See Forbidden header name for details.
Just adding to the correct answers here for .net webapi2 users.
If you are using cors because your client site is served from a different address as your webapi then you need to also include SupportsCredentials=true on the server side configuration.
// Access-Control-Allow-Origin
// https://learn.microsoft.com/en-us/aspnet/web-api/overview/security/enabling-cross-origin-requests-in-web-api
var cors = new EnableCorsAttribute(Settings.CORSSites,"*", "*");
cors.SupportsCredentials = true;
config.EnableCors(cors);
This works for me:
import Cookies from 'universal-cookie';
const cookies = new Cookies();
function headers(set_cookie=false) {
let headers = {
'Accept': 'application/json',
'Content-Type': 'application/json',
'X-CSRF-Token': $('meta[name="csrf-token"]').attr('content')
};
if (set_cookie) {
headers['Authorization'] = "Bearer " + cookies.get('remember_user_token');
}
return headers;
}
Then build your call:
export function fetchTests(user_id) {
return function (dispatch) {
let data = {
method: 'POST',
credentials: 'same-origin',
mode: 'same-origin',
body: JSON.stringify({
user_id: user_id
}),
headers: headers(true)
};
return fetch('/api/v1/tests/listing/', data)

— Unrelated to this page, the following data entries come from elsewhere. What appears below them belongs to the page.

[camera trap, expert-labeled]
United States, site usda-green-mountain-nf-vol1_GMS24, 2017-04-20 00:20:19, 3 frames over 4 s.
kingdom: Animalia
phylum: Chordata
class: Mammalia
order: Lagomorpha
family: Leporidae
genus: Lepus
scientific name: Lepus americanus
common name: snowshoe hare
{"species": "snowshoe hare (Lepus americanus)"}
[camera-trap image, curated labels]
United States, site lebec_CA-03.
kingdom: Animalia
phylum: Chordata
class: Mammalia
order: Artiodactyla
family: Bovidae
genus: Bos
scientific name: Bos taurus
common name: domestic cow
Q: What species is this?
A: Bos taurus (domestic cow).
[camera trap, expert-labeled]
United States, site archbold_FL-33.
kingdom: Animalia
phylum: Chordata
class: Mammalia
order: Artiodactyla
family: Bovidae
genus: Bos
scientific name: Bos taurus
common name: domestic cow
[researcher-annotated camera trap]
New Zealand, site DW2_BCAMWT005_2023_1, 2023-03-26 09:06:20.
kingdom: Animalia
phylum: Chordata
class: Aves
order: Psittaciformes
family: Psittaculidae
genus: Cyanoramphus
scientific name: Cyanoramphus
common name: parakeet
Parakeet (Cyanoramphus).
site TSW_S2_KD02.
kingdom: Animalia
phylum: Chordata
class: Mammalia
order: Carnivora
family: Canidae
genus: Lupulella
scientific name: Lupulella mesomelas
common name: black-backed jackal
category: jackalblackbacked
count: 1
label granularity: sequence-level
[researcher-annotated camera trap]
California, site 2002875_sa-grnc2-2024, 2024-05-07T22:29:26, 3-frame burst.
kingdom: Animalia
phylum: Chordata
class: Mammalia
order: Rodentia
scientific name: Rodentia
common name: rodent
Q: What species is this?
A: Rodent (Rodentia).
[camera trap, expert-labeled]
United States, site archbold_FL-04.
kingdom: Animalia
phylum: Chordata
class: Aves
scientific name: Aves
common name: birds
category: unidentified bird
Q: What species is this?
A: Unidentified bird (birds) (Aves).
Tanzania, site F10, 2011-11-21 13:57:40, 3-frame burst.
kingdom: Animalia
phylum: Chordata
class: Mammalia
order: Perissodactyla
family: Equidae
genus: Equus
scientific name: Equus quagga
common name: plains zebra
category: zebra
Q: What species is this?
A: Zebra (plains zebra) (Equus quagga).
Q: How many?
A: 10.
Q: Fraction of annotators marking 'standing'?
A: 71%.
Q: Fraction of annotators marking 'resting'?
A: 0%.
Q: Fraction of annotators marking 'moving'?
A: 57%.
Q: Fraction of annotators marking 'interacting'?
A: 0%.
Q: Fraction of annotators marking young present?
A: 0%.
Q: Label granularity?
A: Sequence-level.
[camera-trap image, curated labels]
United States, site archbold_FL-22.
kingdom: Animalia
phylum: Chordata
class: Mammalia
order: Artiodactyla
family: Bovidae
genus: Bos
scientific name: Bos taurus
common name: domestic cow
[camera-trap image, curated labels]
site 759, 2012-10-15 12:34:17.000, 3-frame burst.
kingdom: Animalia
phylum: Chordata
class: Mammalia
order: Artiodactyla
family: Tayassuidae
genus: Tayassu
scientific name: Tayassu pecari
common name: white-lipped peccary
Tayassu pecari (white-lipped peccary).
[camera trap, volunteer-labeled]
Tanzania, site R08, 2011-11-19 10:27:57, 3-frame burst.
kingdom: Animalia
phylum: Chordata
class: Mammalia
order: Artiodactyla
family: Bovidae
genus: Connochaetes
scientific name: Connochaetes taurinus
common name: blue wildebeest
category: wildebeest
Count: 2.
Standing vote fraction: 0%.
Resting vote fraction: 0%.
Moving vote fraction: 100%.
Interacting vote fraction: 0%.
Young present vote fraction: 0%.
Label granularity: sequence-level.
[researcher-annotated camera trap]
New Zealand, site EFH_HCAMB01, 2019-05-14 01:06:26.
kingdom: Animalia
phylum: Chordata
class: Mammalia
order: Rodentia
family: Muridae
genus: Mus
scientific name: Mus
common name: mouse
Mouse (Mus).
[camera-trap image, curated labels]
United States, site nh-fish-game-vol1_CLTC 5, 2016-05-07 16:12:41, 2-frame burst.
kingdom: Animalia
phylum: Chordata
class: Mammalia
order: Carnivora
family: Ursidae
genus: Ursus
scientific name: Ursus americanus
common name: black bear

.then(response => response.json())
.then(json => dispatch(receiveTests(json)));
};
}
My issue was my cookie was set on a specific URL path (e.g., /auth), but I was fetching to a different path. I needed to set my cookie's path to /.
If it still doesn't work for you after fixing the credentials.
I also was using the :
credentials: "same-origin"
and it used to work, then it didn't anymore suddenly, after digging much I realized that I had change my website url to http://192.168.1.100 to test it in LAN, and that was the url which was being used to send the request, even though I was on http://localhost:3000.
So in conclusion, be sure that the domain of the page matches the domain of the fetch url.